Short task:
Count the lines in the following data that contain the string "below". Reply with the number only.

Records shown:
++++++++++

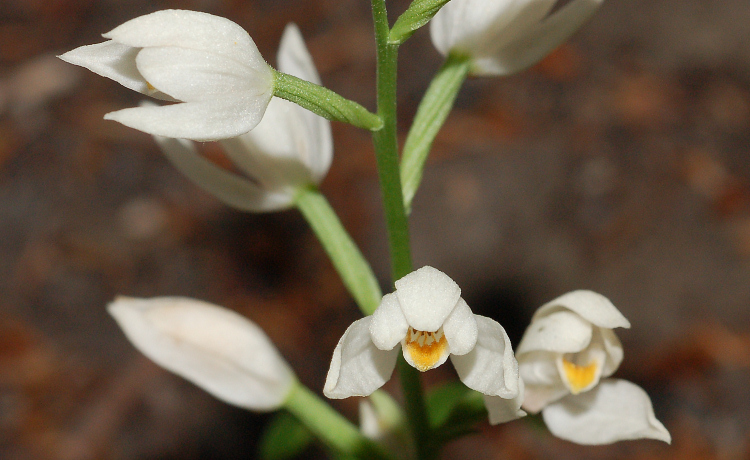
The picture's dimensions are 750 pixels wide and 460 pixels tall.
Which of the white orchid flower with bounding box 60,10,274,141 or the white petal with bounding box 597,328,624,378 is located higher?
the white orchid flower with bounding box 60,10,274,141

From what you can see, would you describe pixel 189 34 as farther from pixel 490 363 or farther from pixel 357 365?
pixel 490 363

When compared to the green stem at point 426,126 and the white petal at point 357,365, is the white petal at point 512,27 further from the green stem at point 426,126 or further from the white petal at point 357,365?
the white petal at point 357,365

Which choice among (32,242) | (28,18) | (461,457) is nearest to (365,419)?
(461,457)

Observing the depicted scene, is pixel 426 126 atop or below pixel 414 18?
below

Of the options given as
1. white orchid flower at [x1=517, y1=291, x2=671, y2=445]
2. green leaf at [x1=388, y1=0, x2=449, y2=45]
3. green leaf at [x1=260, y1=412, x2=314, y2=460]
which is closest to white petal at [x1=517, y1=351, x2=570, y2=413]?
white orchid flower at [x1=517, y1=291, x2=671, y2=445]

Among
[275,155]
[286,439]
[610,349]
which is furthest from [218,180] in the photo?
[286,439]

++++++++++

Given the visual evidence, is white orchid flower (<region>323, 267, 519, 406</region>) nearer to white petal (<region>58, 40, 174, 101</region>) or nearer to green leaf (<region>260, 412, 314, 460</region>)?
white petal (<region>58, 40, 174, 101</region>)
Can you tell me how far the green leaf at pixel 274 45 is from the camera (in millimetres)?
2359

++++++++++

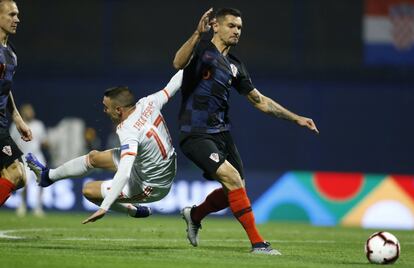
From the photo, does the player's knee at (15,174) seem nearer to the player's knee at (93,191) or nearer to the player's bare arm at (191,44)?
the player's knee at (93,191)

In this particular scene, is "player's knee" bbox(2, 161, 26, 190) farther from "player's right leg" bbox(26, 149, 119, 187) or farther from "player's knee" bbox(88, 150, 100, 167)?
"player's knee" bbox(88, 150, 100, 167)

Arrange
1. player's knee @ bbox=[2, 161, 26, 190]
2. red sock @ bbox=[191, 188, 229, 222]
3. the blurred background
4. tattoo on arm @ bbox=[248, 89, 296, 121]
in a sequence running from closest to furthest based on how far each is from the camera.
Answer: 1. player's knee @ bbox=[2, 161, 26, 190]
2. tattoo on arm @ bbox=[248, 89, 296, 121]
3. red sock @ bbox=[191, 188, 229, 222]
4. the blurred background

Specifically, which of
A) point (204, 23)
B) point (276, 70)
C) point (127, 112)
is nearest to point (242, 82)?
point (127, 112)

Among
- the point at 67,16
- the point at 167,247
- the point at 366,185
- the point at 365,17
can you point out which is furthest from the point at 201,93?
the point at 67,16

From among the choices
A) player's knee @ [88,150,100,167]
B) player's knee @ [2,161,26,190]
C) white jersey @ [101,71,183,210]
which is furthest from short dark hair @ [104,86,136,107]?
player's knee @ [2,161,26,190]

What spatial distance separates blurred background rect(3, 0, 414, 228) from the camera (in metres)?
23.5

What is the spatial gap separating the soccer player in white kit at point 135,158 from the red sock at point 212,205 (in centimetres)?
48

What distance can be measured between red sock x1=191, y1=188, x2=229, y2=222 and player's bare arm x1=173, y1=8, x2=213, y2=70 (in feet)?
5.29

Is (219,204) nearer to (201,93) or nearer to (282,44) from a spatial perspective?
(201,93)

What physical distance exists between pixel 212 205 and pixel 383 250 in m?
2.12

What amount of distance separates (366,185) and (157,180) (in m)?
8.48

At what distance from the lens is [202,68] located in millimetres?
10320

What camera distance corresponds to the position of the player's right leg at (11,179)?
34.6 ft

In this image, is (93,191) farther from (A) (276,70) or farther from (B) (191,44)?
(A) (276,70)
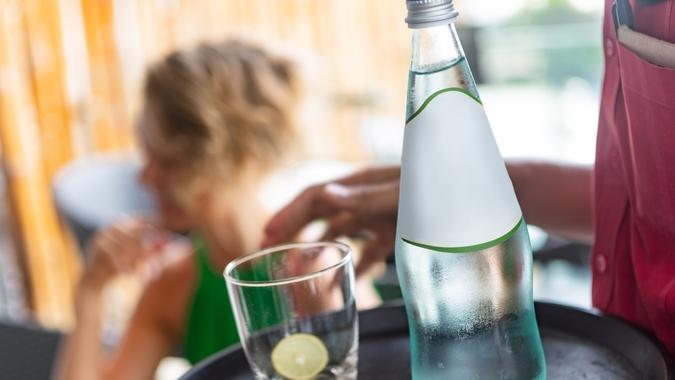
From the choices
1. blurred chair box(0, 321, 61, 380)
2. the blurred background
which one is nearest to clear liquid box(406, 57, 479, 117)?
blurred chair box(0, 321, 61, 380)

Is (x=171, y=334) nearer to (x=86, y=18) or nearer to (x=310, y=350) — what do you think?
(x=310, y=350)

++++++++++

Final result:
2